次は胸倉をつかんで投げ飛ばし、その次はみぞおちに肘鉄を入れてやった。思った以上に腹筋がついておらず、深く入ってしまったら、男が激しくむせ込んだ。
それでも、ちっとも悪いとは思わない。さっき、小さな子供にしたのと同じことをされただけだ。
――ただ、やっぱりドレスはいけない。裾を踏まれてオーレリアは転んだ。
「うあっ!」
マズいなと思ったが、目の前にはまだ倒せていない男が一人立っている。その男がオーレリアの首を遠慮なく片手で締めてきた。
「っ!」
さすがにこうなると力が入らない。それでも抵抗しようとしたら、ドレスの裾を踏んでいた男に羽交い絞めにされた。
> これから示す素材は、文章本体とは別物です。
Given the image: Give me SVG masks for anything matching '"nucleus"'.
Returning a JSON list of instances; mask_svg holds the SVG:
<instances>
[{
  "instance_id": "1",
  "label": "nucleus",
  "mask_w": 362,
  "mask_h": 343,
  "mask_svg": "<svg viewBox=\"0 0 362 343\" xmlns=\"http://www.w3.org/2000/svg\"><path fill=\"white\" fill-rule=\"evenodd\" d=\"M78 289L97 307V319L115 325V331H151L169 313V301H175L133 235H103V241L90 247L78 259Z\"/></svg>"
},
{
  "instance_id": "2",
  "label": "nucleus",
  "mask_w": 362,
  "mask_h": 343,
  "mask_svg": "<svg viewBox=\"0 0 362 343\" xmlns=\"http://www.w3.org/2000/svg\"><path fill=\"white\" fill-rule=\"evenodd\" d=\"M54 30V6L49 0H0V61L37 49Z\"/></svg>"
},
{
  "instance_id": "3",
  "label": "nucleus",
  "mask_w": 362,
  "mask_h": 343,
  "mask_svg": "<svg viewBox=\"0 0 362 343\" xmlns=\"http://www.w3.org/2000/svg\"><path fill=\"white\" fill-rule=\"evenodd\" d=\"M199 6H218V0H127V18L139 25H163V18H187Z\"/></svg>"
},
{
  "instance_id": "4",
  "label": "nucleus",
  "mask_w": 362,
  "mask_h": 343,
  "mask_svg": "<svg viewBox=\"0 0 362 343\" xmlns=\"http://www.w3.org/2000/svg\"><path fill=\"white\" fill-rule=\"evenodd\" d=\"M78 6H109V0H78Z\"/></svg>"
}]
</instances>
殺す気はないだろう。けれど、怒りで少々我を忘れている。
「どこの誰だか知らねぇが、ふざけた真似をしてくれたじゃねぇか」
ギリギリと締め上げられ、喉が潰れる。
痛い。苦しい。
それでも、こんなゲスに怯えた顔は見せられない。
オーレリアは正面の男を睨みつけるのをやめなかった。そうしたら、男はさらにカッとなった。
そうなるだろうとわかっていてもやってしまうものである。これも性分だ。
「この……っ」
首を締める手がさらに強まる。
けれど、意識が飛びそうになる直前に男の手がゆるんだ。
「姉御っ!」
コリンが男に体当たりを食らわせたのだ。細い体でも、渾身の力を込めてぶつかれば転ばせることくらいできる。
オーレリアはなんとか呼吸を再開できた。後で倍にして返してやりたい。
ゴホッとむせていると、今度は背後で羽交い絞めにしていた男の腕が外れた。コリンは正面で一緒に倒れているし、誰だろうととっさに振り返ると、そこには黒い軍服を着たアーヴァインがいたのである。
どこから湧いたんだろう、とオーレリアは唖然とした。